Love is correct in stating that several of Kojève’s works stand as a direct response to Heidegger. In 1931, Kojève wrote a book on atheism (recently translated into English by Love himself) whose terms are clearly in dialogue with Heidegger’s Being and Time, and Kojève spent the rest of the 1930s writing book reviews that presented Heideggerian phenomenology as the most promising branch of contemporary German philosophy.

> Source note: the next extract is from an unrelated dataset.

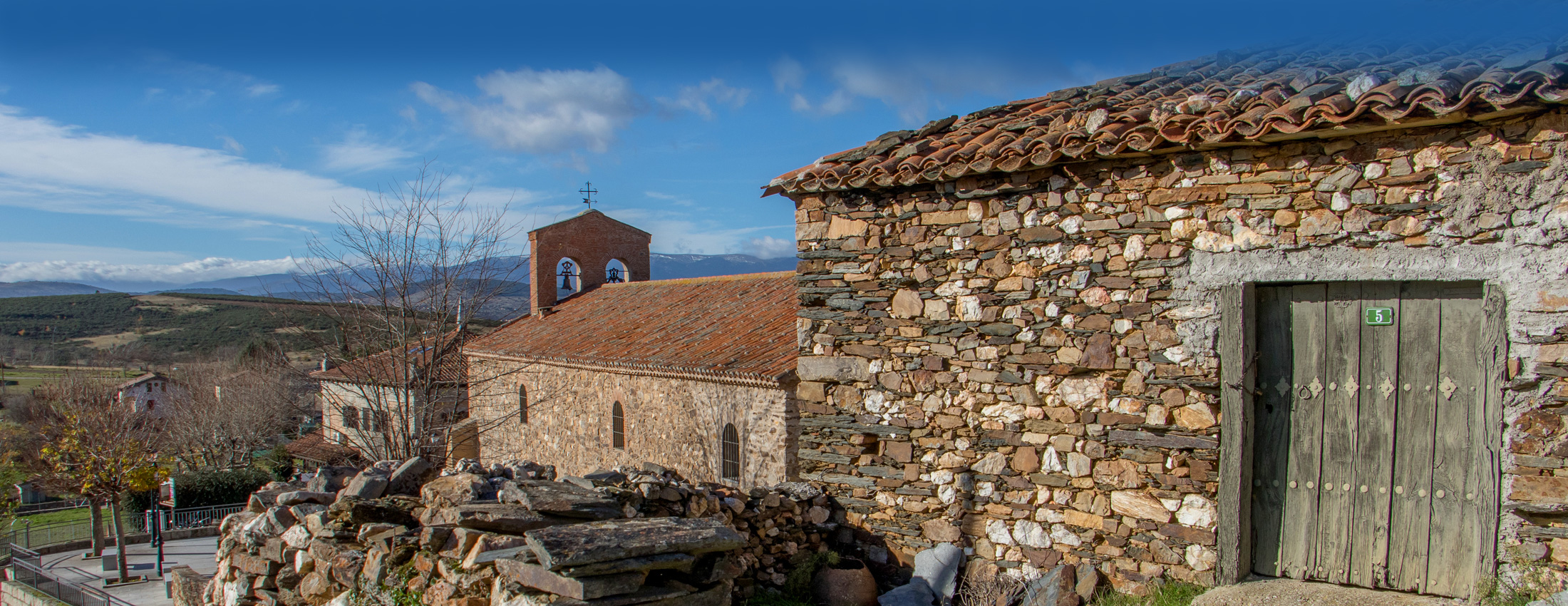 Imagen del pueblo de Robledillo de la Jara con casas tradicionales y entorno natural en la Sierra Norte de Madrid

It is true that in the introduction to his ‘Introduction to the System of Knowledge’, Kojève says that Heidegger took a wrong turn, but he still acknowledges the influence of the ‘ex-Heidegger’. Most importantly, the appendix to Kojève’s seminar on death – to which Love rightly devotes considerable attention (but over-biologising it and therefore missing Kojève’s point) – is a clear dialogue with Heidegger.

The briefest way to indicate how Love misses Kojève’s point on death – by associating it with a need to commit suicide – is to look at Kojève’s analysis of Kandinsky’s work; a text that Love does not analyse. In Kojève’s approach to Kandinsky’s ‘concrete art’, as he called it, Kojève claimed that it was the first to fully overcome the attempt to transcribe the given into art. This would eliminate the unavoidable shortcoming of an art that would try to be wholly faithful to what it represents, abstracting from what constitutes it: its life. Only once art is assumed to be this death, as the removal of life from the given, can art become fully concrete and produce artworks that retain their full value only in and through the artwork, therefore embracing an attributelessness through abandoning the given as its object. The main argument of The Black Circle remains at the abstract level (i.e. biology), without stepping into the concrete (i.e. discourse). As a result, the contradictions that Love explores in Kojève’s work miss their target. To focus on the actual contradictions in Kojève’s texts would require, not Love’s abstractions, but a concrete presentation of Kojève’s ideas.

Unlike Kojève’s own book reviews, I will not finish this one by arguing that Love’s book should not be read. Instead, I will conclude by cautioning the reader not to expect to find in Love a dialogue with either Kojève or the history of Russian or twentieth-century thought, but rather a contentious use of Kojève to construct a contemporary argument against individualism. To properly engage the latter would require a much more refined reading than I have provided here, showing how it is current political debates that ultimately inform The Black Circle’s account of Kojève.